Reference to EET (Exempt, Exempt, Tax) scheme in the Budget Speech seems to continue to create confusion. EET was only a proposal which is not yet given effect, except to the limited extent already in force in Sec. 80CCC applicable for certain annuity plans of LIC and other insurers for which tax rebate was being allowed, but now substituted by deduction under Sec. 80CCC. Similarly, those contributions made by Central Government servants who joined service on January 1, 2004 or after, will be deductible, but subject to taxation of any amount payable under the pension scheme, which has been notified for this purpose. It has also been made clear that those availing benefit of Sec. 80CCC and 80CCD will be bound by the limit of Rs. 1 lakh which should include not only the items covered under Sec. 80C but also the amount covered by Sec. 80CCC and 80CCB.

There have been some reports that the new scheme of EET will be introduced even during the year but later reports indicate that it will be deferred till April 1, 2006. If and when it is introduced, the existing schemes may have to be either discontinued or continued without the benefit of deduction or exemption for contributions under Sec. 80C, while schemes which replace them will be governed by the EET scheme, so that the contribution and interest thereon will not be taxable, but the maturity amount including interest will be taxable on receipt basis. This was the position which prevailed under Sec. 80CCA for the National Saving Scheme, 1987 which continued up to March 31, 1992, so that no fresh contributions were received under the scheme after the date on which it was discontinued, but then interest is earned thereon with tax being payable on principal amount and interest only on withdrawal.

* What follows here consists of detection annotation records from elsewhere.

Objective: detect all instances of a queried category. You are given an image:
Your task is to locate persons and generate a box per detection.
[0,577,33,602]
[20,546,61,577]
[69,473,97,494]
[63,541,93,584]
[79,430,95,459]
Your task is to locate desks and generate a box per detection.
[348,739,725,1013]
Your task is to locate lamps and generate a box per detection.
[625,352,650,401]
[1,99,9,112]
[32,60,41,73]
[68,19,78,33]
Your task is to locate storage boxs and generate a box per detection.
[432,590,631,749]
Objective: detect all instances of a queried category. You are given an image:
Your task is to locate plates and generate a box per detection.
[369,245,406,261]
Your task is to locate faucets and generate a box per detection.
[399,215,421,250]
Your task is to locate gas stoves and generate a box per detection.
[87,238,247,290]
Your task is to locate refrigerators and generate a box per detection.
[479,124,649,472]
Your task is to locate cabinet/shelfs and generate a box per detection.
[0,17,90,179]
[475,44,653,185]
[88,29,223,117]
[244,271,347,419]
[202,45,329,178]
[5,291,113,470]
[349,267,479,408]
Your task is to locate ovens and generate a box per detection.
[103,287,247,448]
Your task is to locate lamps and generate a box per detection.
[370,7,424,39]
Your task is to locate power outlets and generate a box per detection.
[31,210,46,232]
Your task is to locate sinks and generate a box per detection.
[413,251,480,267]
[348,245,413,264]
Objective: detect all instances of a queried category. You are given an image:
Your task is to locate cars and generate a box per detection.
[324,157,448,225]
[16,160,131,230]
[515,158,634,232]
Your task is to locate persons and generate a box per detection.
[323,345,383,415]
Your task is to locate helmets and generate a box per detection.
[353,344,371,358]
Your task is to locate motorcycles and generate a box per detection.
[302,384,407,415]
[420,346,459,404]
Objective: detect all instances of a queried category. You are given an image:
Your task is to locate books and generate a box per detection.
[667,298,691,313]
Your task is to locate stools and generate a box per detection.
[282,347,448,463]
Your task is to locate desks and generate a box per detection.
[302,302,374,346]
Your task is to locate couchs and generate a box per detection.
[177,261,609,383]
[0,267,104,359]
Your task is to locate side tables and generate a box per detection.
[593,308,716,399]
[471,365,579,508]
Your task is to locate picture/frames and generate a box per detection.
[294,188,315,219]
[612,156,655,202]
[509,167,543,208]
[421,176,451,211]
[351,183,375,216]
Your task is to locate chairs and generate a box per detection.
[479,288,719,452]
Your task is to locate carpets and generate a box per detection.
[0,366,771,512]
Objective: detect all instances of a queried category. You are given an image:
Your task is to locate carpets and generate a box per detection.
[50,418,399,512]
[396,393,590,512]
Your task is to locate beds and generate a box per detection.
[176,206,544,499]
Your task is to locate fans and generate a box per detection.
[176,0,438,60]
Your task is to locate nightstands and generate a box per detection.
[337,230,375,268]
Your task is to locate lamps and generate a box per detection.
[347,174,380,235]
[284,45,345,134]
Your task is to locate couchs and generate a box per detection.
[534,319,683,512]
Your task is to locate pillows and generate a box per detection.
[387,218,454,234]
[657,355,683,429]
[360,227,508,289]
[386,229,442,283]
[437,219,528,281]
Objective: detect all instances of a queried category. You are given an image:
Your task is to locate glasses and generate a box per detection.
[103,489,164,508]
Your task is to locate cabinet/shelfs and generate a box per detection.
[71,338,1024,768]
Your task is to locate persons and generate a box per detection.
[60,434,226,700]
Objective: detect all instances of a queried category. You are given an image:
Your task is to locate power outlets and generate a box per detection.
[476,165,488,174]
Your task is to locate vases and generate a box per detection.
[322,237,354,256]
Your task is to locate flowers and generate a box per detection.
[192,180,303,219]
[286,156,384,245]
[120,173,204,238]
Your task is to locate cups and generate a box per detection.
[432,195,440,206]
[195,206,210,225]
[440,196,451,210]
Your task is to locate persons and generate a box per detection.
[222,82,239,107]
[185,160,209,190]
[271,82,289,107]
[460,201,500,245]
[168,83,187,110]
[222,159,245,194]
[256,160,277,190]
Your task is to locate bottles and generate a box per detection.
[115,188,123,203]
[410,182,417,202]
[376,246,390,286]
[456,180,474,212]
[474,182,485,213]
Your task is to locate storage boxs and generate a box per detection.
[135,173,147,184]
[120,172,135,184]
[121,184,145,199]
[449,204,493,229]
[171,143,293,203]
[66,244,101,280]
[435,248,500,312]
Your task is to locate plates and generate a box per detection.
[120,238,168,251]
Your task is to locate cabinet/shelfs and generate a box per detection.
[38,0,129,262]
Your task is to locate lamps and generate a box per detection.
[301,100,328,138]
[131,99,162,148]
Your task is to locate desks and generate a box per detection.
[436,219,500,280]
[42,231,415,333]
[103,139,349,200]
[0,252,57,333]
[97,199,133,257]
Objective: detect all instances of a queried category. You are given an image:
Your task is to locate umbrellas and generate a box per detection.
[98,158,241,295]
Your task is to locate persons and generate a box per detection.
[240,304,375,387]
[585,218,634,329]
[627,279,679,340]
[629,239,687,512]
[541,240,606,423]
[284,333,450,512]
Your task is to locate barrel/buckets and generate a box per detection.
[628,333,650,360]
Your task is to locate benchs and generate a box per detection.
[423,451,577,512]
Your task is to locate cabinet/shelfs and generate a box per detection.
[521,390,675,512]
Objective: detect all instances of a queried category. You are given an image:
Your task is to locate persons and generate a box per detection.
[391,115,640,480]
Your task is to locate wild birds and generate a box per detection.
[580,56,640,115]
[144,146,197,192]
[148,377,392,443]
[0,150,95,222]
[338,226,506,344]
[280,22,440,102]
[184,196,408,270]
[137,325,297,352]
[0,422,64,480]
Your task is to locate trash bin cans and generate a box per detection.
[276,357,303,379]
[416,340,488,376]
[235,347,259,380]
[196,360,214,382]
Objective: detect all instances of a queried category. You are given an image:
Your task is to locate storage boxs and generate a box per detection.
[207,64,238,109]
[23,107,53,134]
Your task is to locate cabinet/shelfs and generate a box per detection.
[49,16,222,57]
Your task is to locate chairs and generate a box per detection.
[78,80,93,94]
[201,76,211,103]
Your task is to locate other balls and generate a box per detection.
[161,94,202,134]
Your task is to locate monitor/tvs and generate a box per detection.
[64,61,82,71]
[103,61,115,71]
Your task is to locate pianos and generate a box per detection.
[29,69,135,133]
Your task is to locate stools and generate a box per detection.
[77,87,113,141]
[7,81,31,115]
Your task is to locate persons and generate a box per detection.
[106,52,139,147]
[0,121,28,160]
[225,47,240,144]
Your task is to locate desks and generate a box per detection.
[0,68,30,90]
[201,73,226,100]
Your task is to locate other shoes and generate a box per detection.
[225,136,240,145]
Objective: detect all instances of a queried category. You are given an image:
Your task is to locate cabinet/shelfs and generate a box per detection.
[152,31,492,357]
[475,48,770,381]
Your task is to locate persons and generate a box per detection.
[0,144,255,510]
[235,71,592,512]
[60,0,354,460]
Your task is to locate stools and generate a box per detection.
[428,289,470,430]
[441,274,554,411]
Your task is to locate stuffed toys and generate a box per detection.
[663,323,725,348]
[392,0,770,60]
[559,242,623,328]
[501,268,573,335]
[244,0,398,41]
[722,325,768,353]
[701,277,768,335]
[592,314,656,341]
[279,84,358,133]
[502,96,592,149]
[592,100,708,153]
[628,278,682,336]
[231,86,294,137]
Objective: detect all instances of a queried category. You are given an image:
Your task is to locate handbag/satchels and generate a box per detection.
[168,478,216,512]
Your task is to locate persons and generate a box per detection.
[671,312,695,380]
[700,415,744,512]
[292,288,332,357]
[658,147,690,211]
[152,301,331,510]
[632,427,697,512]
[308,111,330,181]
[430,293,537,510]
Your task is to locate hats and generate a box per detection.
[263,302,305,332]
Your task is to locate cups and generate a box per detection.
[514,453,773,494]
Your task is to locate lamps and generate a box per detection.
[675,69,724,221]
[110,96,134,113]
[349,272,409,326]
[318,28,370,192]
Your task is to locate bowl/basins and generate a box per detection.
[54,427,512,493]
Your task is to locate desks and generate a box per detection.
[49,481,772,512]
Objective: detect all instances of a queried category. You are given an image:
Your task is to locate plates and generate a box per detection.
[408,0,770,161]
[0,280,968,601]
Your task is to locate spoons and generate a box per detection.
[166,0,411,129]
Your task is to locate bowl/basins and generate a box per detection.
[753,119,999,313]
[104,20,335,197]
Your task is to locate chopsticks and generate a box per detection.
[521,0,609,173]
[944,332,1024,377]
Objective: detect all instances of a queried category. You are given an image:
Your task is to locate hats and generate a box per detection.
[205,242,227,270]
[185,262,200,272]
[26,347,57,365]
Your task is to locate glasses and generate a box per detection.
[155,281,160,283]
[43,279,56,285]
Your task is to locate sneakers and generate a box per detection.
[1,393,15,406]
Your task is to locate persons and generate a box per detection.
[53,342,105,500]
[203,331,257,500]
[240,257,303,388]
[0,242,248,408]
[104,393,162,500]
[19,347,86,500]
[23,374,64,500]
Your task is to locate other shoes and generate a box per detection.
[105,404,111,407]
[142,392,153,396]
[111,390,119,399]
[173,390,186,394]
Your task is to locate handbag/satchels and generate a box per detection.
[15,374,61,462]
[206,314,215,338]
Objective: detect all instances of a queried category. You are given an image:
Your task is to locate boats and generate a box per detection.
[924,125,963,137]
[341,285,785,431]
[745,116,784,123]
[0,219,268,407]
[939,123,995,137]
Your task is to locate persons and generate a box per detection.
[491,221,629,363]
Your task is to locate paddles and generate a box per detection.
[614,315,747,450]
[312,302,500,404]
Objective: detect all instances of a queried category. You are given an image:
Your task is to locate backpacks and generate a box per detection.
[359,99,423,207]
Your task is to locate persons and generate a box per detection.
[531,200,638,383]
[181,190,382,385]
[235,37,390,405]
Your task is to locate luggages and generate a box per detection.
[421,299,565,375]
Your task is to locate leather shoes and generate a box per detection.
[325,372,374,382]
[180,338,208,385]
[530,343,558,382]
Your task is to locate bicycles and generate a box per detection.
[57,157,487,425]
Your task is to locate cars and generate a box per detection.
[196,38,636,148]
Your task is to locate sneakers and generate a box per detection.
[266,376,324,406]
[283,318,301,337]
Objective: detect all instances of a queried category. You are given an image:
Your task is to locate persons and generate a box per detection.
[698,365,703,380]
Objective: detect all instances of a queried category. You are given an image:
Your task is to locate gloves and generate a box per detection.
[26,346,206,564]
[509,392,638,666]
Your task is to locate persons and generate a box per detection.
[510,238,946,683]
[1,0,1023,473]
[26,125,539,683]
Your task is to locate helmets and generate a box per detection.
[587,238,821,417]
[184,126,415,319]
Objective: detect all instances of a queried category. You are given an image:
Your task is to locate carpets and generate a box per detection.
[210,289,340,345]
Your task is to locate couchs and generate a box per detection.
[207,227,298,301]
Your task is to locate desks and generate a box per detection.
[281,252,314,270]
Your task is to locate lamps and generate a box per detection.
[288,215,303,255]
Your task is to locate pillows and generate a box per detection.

It is precisely such a scheme, which is sought to be reintroduced for purposes of saving schemes now covered under Sec. 80C. The present contributions are not affected by the EET scheme. It is true that if and when such a scheme is introduced, the need for a lock-in period may be meaningless, but then it may be considered necessary from the point of view of funds that mobilise such savings.

Clarifications needed

The fear that the existing savings will also be affected and may be brought to tax notwithstanding the undertaking implied in the scheme is not justified as it will be contrary to the promise and expectation, which law recognises as a right available to the assessee in law on the principle of promissory estoppel and the theory of legitimate expectation.

At any rate, there is no indication of any such unreasonable proposal. In view of the widespread fear of EET expressed in the query, the Government should clarify this position because even the present collections for such savings covered by Section 80C may be affected by such fears.